Matheson Calls for Level Playing Field Across Oil Trading Markets
Passage Could Help Lower Gas Prices
Congressman Jim Matheson today told members of a House Committee why his legislation to curb the role of excessive speculation in the oil futures trading market could potentially lower gasoline prices. Matheson addressed the House Agriculture Committee about HR 6284 - the Close the London Loophole Actduring a hearing on amending the Commodity Exchange Act.
"I share the suspicion that something other than the normal law of supply and demand is behind the record run up in oil prices. I think there are actions that we can take to ensure a level playing field so that no one is unfairly gaming the system' on oil trading exchanges," said Matheson.
Matheson testified that as a former energy company businessman, he helped large consumers of energy implement strategies to hedge against price risks.
"Futures markets work because they allow investors to assess risk, to hedge and protect against losses, and to secure gains through speculation. There is a legitimate role for speculation, particularly in the futures market, that just isn't well understood.
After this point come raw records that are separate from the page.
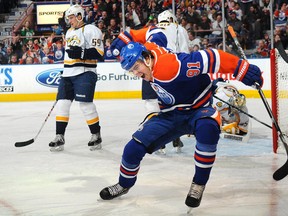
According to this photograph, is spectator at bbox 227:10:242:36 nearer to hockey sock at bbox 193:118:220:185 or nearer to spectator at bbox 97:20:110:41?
spectator at bbox 97:20:110:41

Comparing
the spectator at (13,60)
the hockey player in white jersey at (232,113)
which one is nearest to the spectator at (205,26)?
the spectator at (13,60)

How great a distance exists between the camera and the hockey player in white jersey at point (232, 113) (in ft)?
17.5

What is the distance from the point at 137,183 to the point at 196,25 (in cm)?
650

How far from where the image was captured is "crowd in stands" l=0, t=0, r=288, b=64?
9.54 metres

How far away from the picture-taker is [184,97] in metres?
3.15

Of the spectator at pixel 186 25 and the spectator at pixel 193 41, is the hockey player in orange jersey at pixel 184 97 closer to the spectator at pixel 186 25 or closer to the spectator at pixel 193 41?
the spectator at pixel 193 41

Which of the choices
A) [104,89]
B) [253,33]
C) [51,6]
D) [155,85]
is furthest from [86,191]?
[51,6]

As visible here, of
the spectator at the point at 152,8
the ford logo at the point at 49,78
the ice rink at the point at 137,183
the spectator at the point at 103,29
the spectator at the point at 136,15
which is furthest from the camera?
the spectator at the point at 152,8

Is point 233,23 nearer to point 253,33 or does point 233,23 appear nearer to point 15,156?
point 253,33

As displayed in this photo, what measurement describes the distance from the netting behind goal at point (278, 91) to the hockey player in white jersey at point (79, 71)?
144 centimetres

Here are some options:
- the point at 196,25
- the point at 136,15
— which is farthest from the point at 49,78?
the point at 196,25

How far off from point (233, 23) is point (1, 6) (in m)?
7.28

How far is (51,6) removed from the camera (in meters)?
14.7

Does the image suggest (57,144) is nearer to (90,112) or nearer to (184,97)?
(90,112)
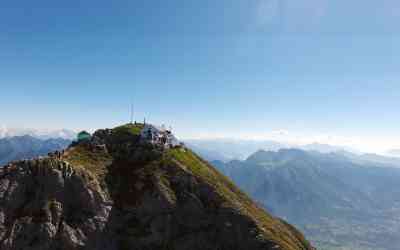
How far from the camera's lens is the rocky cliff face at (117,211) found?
9856cm

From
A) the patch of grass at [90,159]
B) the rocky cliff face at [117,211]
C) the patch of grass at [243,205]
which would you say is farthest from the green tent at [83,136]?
the patch of grass at [243,205]

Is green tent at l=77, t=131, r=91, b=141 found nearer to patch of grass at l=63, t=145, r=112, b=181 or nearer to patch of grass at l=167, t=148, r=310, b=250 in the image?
patch of grass at l=63, t=145, r=112, b=181

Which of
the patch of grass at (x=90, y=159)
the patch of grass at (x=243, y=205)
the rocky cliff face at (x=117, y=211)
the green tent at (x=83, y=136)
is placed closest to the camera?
the rocky cliff face at (x=117, y=211)

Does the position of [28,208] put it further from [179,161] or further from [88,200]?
[179,161]

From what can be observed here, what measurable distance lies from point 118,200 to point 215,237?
35327 mm

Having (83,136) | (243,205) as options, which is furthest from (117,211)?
(83,136)

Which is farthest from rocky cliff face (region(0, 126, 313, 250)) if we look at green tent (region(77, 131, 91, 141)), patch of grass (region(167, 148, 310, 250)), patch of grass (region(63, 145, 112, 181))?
green tent (region(77, 131, 91, 141))

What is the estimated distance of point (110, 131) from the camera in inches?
6186

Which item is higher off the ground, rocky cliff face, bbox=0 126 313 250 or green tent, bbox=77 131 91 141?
green tent, bbox=77 131 91 141

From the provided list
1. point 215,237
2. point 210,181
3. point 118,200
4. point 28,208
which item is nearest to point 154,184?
point 118,200

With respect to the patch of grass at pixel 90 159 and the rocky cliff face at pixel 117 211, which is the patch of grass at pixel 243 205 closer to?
the rocky cliff face at pixel 117 211

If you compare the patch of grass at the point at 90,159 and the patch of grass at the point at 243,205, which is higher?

That's because the futures markets works best when liquidity exists to stabilize prices," Matheson testified.
Matheson called for action that would provide transparency and accountability without disrupting the legitimate function of the markets. His bill provides full enforcement authority over traders within the U.S. who trade on an exchange located outside the U.S. It also requires the Commodity Futures Trading Commission (CFTC) to set up agreements with foreign exchanges regarding comparable speculative limits and reporting requirements before a foreign exchange can establish direct trading terminals in this country.
"The problem before us today is not black and white. It exists in shades of grey. That's why we need to be looking for solutions that force all the players to play by the same rules. That does not happen today," Matheson testified.
Matheson said he'll work in a bipartisan way to move legislation that solves the problem without hampering the market role vital to the health of the economy.